Optimizing Language Models for Inference Time Objectives using Reinforcement Learning
Yunhao Tang, Kunhao Zheng, Gabriel Synnaeve, Rémi Munos
TL;DR
The paper tackles the problem of aligning language-model training with downstream inference-time strategies by explicitly optimizing for inference-time objectives such as pass@$k$ and majority voting via an online reinforcement-learning framework. It derives unbiased and biased gradient estimators using a leave-one-out variance-reduction approach that couples $k$ samples through the aggregation function $f$, enabling practical credit assignment for inference-time behavior. Through experiments on mathematical reasoning and code generation, the authors show that $k$-sample objective variants can yield significant gains in inference-time performance, with trade-offs in variance, KL-divergence, and generalization across model sizes and datasets.

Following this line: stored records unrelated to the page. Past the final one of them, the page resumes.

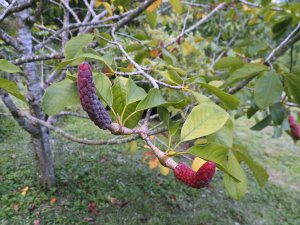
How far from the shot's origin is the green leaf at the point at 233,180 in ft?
2.62

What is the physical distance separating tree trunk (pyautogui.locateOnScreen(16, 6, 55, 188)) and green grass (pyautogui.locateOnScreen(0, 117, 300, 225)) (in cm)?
18

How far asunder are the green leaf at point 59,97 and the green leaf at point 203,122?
0.97 ft

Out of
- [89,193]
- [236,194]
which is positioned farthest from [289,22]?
[89,193]

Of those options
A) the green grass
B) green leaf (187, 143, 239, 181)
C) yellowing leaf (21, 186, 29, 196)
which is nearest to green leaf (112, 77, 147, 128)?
green leaf (187, 143, 239, 181)

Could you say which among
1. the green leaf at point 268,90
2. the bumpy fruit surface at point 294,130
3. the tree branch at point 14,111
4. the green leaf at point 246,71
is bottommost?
the bumpy fruit surface at point 294,130

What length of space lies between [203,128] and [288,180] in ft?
13.9

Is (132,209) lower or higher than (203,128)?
lower

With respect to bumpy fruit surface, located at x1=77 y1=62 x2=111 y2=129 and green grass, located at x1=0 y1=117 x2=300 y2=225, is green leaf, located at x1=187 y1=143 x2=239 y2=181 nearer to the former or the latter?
bumpy fruit surface, located at x1=77 y1=62 x2=111 y2=129

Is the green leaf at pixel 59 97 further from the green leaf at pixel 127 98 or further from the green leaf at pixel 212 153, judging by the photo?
the green leaf at pixel 212 153

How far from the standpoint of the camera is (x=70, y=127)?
4512 millimetres

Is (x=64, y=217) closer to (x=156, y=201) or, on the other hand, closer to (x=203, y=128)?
(x=156, y=201)

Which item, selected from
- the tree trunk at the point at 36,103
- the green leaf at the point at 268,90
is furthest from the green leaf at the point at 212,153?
the tree trunk at the point at 36,103

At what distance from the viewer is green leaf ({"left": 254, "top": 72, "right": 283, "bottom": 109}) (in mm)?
1109

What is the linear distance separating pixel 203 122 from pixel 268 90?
60 centimetres
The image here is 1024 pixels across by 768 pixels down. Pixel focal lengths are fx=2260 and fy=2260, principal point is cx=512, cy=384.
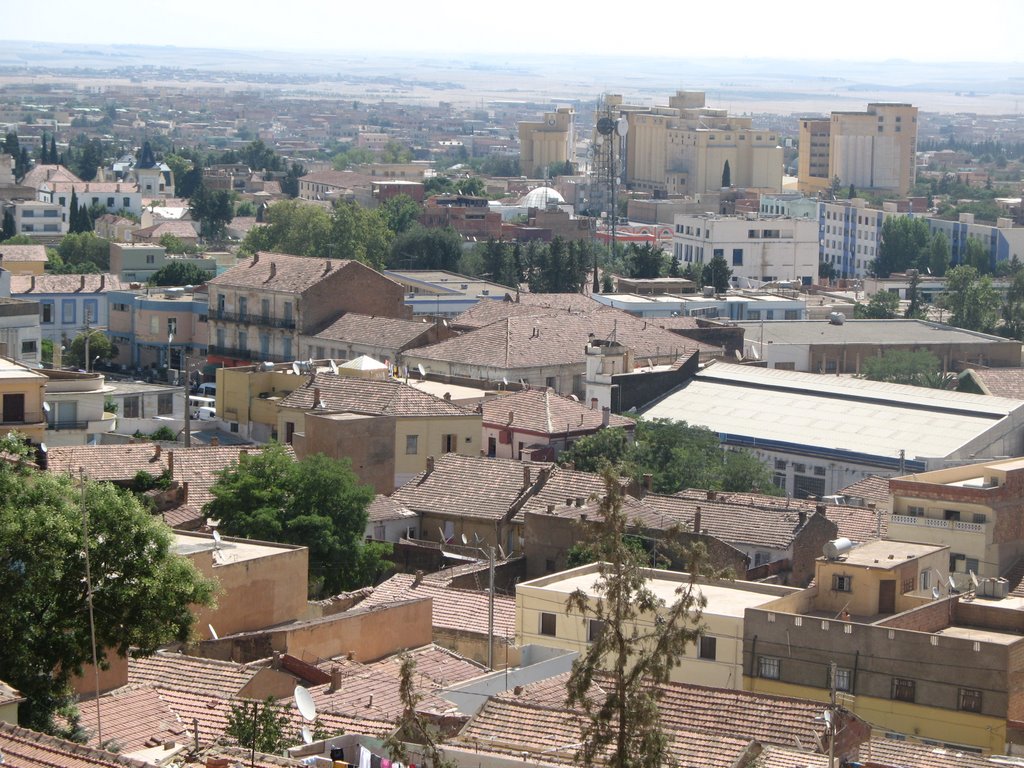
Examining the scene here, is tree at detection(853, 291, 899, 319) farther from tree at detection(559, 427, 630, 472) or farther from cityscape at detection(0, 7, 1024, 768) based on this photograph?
tree at detection(559, 427, 630, 472)

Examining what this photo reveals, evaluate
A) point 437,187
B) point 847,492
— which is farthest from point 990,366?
point 437,187

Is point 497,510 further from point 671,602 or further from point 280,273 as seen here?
point 280,273

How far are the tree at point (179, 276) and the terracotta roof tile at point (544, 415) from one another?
2705cm

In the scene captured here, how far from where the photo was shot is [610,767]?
11875mm

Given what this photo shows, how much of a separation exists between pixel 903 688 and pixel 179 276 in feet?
155

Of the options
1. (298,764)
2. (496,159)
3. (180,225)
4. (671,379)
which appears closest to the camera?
(298,764)

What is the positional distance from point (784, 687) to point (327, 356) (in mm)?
30458

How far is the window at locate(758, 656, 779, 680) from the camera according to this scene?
22.1m

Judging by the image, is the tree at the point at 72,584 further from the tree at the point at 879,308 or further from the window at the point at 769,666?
the tree at the point at 879,308

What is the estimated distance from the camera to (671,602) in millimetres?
22047

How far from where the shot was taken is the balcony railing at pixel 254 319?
174 ft

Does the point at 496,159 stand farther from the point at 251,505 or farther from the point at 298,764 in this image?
the point at 298,764

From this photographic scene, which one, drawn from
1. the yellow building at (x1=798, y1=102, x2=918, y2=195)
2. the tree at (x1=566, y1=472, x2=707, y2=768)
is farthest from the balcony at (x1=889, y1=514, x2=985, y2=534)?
the yellow building at (x1=798, y1=102, x2=918, y2=195)

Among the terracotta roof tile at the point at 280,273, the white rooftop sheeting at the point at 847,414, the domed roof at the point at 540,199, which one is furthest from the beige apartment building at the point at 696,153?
the white rooftop sheeting at the point at 847,414
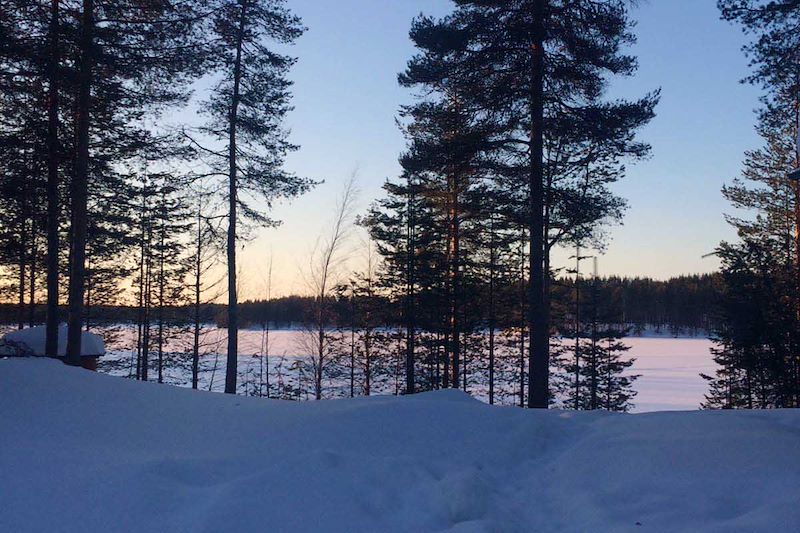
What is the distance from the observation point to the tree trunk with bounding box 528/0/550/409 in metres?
11.5

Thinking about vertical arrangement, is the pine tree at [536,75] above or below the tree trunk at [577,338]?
above

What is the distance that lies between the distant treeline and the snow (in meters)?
14.2

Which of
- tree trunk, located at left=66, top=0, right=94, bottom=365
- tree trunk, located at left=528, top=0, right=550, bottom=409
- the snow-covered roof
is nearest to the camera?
tree trunk, located at left=66, top=0, right=94, bottom=365

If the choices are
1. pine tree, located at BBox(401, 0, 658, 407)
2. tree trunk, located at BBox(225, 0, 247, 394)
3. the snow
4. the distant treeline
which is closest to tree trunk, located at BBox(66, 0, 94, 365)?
the snow

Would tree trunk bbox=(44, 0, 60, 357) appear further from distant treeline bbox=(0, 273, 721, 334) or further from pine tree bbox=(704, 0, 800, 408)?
pine tree bbox=(704, 0, 800, 408)

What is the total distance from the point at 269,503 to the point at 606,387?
25.2 meters

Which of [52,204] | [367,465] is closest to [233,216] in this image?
[52,204]

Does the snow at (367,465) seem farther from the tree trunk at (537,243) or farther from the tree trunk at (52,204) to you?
the tree trunk at (52,204)

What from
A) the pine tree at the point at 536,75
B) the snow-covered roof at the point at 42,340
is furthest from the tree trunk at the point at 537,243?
the snow-covered roof at the point at 42,340

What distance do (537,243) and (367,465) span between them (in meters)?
7.76

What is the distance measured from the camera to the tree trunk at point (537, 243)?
37.7ft

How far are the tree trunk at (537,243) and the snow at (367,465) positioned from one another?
12.7 feet

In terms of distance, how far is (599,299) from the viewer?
1016 inches

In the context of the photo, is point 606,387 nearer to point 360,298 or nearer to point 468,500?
point 360,298
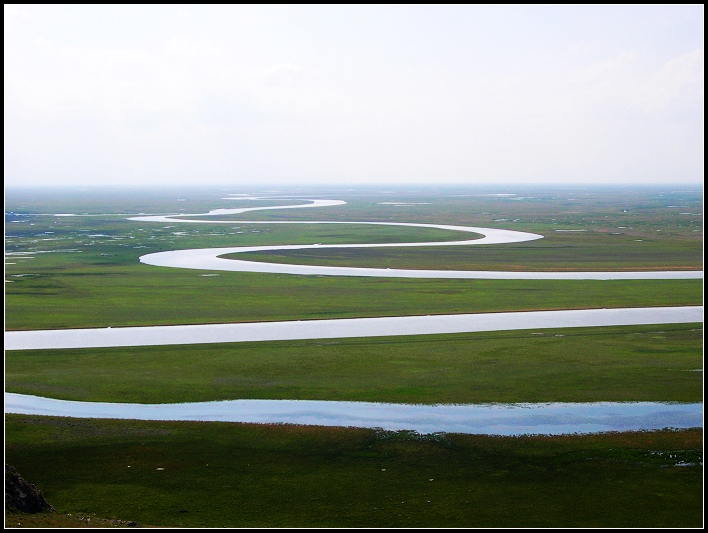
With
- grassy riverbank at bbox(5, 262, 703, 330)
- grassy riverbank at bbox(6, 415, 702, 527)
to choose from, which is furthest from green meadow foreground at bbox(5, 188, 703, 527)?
grassy riverbank at bbox(5, 262, 703, 330)

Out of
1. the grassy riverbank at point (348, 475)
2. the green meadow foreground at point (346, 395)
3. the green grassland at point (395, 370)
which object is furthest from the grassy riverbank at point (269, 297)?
the grassy riverbank at point (348, 475)

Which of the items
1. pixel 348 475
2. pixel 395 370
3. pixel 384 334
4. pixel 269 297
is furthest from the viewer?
pixel 269 297

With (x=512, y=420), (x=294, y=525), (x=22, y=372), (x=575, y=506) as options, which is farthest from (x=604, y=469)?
A: (x=22, y=372)

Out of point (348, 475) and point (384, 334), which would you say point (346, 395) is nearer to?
point (348, 475)

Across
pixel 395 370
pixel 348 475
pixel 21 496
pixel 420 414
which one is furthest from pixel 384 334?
pixel 21 496

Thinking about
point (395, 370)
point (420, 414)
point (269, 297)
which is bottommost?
point (420, 414)

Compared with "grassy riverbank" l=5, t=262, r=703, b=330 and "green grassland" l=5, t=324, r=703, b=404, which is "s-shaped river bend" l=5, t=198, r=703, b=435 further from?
"grassy riverbank" l=5, t=262, r=703, b=330

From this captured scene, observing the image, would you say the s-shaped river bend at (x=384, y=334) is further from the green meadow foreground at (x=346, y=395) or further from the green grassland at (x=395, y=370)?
the green grassland at (x=395, y=370)
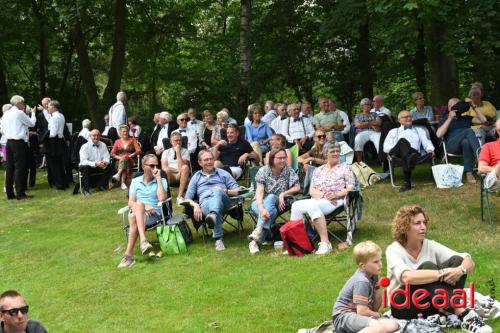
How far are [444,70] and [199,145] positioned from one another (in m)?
5.01

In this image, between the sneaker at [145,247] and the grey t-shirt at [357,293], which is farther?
the sneaker at [145,247]

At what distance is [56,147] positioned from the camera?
13289 mm

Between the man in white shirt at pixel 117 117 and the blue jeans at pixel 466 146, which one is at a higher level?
the man in white shirt at pixel 117 117

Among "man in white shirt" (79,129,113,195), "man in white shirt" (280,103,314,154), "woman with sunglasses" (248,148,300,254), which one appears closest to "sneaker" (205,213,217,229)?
"woman with sunglasses" (248,148,300,254)

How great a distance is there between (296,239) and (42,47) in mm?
Answer: 16726

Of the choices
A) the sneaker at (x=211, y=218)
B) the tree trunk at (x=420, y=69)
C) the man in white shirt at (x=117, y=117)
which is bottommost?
the sneaker at (x=211, y=218)

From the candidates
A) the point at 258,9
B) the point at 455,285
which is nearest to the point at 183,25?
the point at 258,9

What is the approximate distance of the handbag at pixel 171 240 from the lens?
25.5 ft

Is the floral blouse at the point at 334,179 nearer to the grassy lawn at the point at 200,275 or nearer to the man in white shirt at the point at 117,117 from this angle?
the grassy lawn at the point at 200,275

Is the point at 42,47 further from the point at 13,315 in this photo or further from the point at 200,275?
the point at 13,315

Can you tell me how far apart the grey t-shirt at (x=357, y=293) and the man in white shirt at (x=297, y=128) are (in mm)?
7182

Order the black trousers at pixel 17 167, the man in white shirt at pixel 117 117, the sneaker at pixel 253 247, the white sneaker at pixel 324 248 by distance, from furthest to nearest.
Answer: the man in white shirt at pixel 117 117, the black trousers at pixel 17 167, the sneaker at pixel 253 247, the white sneaker at pixel 324 248

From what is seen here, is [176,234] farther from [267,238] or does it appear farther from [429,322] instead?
[429,322]

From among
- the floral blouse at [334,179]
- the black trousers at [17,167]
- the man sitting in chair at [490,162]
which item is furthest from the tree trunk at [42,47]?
the man sitting in chair at [490,162]
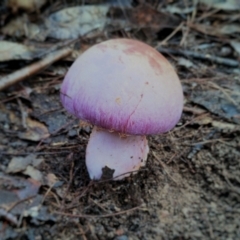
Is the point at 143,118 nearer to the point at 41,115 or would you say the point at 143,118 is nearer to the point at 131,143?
the point at 131,143

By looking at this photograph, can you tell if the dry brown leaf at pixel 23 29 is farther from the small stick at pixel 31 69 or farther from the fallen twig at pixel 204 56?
the fallen twig at pixel 204 56

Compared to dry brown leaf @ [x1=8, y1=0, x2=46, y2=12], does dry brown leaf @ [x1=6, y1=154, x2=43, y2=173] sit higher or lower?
lower

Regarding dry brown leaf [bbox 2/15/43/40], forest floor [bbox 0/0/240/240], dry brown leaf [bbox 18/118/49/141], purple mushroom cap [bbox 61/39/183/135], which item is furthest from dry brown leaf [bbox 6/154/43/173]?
dry brown leaf [bbox 2/15/43/40]

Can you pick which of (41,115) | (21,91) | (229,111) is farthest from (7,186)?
(229,111)

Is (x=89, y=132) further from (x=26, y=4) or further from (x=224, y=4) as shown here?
(x=224, y=4)

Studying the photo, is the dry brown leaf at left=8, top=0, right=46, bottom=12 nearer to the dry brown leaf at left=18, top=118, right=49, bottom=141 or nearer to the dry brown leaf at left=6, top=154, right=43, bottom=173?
the dry brown leaf at left=18, top=118, right=49, bottom=141

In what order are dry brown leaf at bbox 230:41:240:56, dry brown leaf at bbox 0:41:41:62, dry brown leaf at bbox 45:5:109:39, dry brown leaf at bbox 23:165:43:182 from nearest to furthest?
1. dry brown leaf at bbox 23:165:43:182
2. dry brown leaf at bbox 0:41:41:62
3. dry brown leaf at bbox 230:41:240:56
4. dry brown leaf at bbox 45:5:109:39

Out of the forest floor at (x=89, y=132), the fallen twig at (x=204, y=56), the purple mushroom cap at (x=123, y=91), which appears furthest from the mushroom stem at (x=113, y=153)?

The work suggests practical paths to deploy inference-time aware training, including combinations with PPO and insights on how results scale with $k$ and model capacity, impacting real-world deployments where latency and accuracy under collaborative inference-time strategies matter.
Abstract
In this work, we investigate the merits of explicitly optimizing for inference time algorithmic performance during model training. We show how optimizing for inference time performance can improve overall model efficacy. We consider generic inference time objectives with $k$ samples, with a focus on pass@$k$ and majority voting as two main applications. With language model training on reasoning datasets, we showcase the performance trade-off enabled by training with such objectives. When training on code generation tasks, we show that the approach significantly improves pass@$k$ objectives compared to the baseline method.